Este paradigma fue instaurado por el Dr. Brazelton durante los años 60, un pediatra muy respetuoso con los bebés en otros aspectos, pero que en este tema creo que se ha limitado a dar un gran empujón a las empresas de pañales. Aquí le podéis ver anunciando la talla más grande de Pampers (“Dodot” en España) y animando a los padres a no tener prisa con este tema:

Después de la publiación de su estudio, en EEUU la media de edad a la que los niños saben usar el orinal ha pasado desde los 18 meses a los 3 años, para regocizo de las empresas de pañales, y la Asociación Nacional de Pediatría de ese país, ha adoptado el “Brazelton approach” como su postura inequívoca sobre el tema. Teniendo en cuenta que en el resto del mundo, donde “casualmente” no existen pañales de usar y tirar, los niños aprenden mucho antes de los 3 años, sin presiones ni métodos agresivos ni autoritarios, ¿no va siendo hora de replantearse el paradigma oficial?

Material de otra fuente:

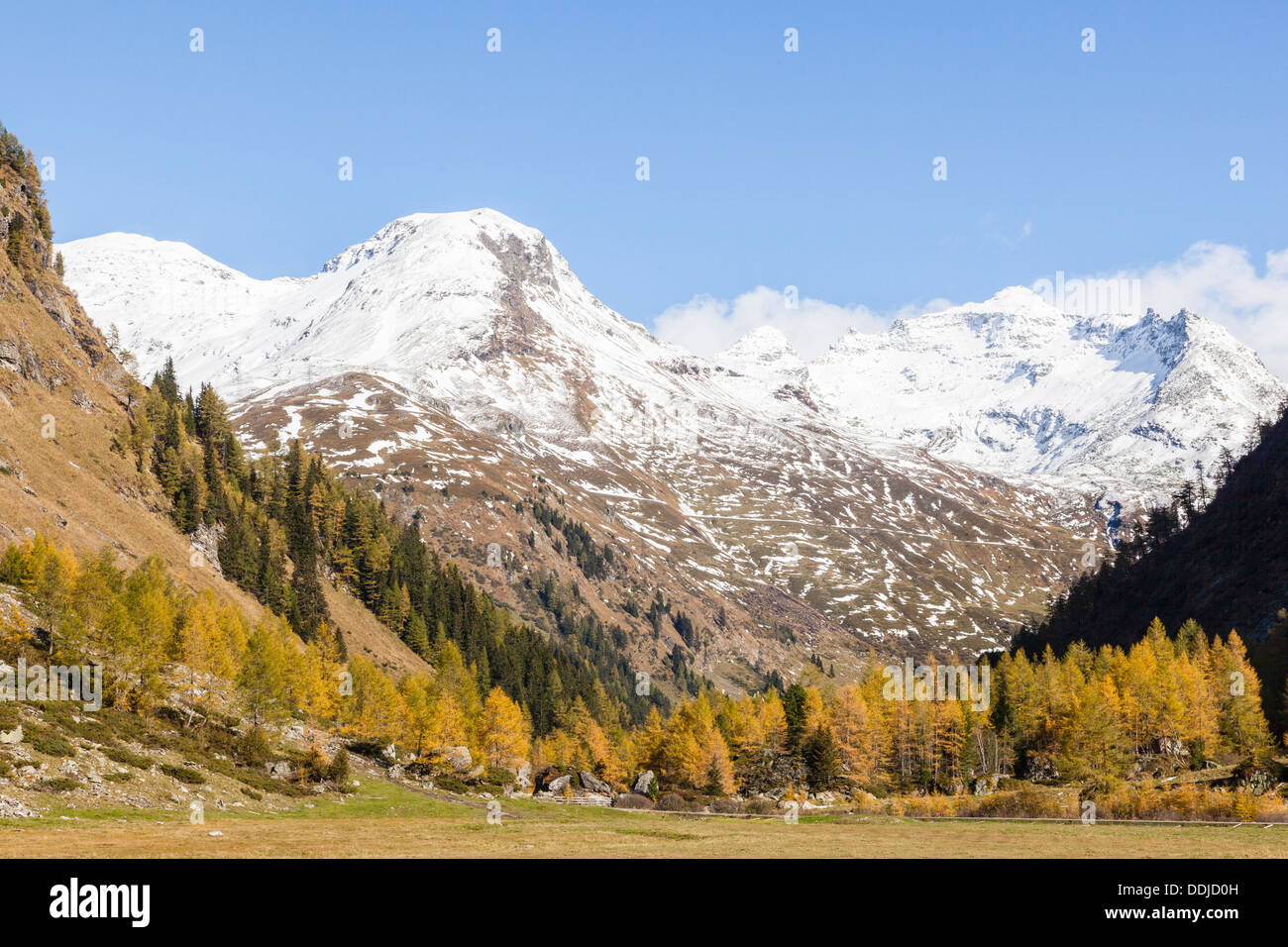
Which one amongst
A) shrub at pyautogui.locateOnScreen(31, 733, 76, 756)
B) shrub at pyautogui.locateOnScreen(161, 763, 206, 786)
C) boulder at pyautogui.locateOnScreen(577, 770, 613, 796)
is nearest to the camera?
shrub at pyautogui.locateOnScreen(31, 733, 76, 756)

Empezar pronto no es sinónimo de presión o coerción. Se puede utilizar un método demasiado agresivo con un niño de un mes o con uno de tres años, no es la edad sino la forma de hacerlo, lo que marca la diferencia. De hecho, yo creo que si has acostumbrado a tu hijo a hacérselo en el pañal no es justo que le exijas que lo haga fuera de él de un día para otro. Por eso pienso que lo más respetuoso es hacerlo progresivamente desde el nacimiento o desde que los bebés son muy pequeños, de forma relajada para padres y niños y adaptada a la forma de vida de cada familia.

Pañales de tela para comunicarnos con nuestros bebés (2ª parte)

Se puede practicar “comunicación de la evacuación” (C.E.) con pañales de usar y tirar, de hecho, nosotros empezamos así hasta que a los dos meses empezamos a introducir los de tela, poco a poco. Yo tenía la intención desde el embarazo de utilizar pañales lavables por motivos medioambientales pero no logramos independizarnos de los desechables hasta un mes más tarde, ya que no teníamos suficientes para el día completo. Primero empezamos por el día con los pañales Estrella de Tucuxí con cobertor y después nos animamos a utilizar los pañales Manta Todo en Uno para las noches.

¿Por qué es mejor utilizar pañales de tela si practicas C.E.? Porque el bebé nota que cuando se hace pis, se moja. Ya sé que se supone, según nos han hecho creer las marcas comerciales de desechables, que el bebé debe sentirse seco aunque se mee 10 veces en el mismo pañal, pero es que de esa forma el bebé pierde la conciencia corporal. Es importante que tenga esas dos sensaciones, hacer pis o caca y mojarse, y las sienta como una relación de causa-efecto. Por supuesto, en cuanto sepamos que el pañal está mojado hay que cambiarlo inmediatamente, ya no sólo para que no se irrite, sino para que no se acostumbre y crea que eso es lo normal.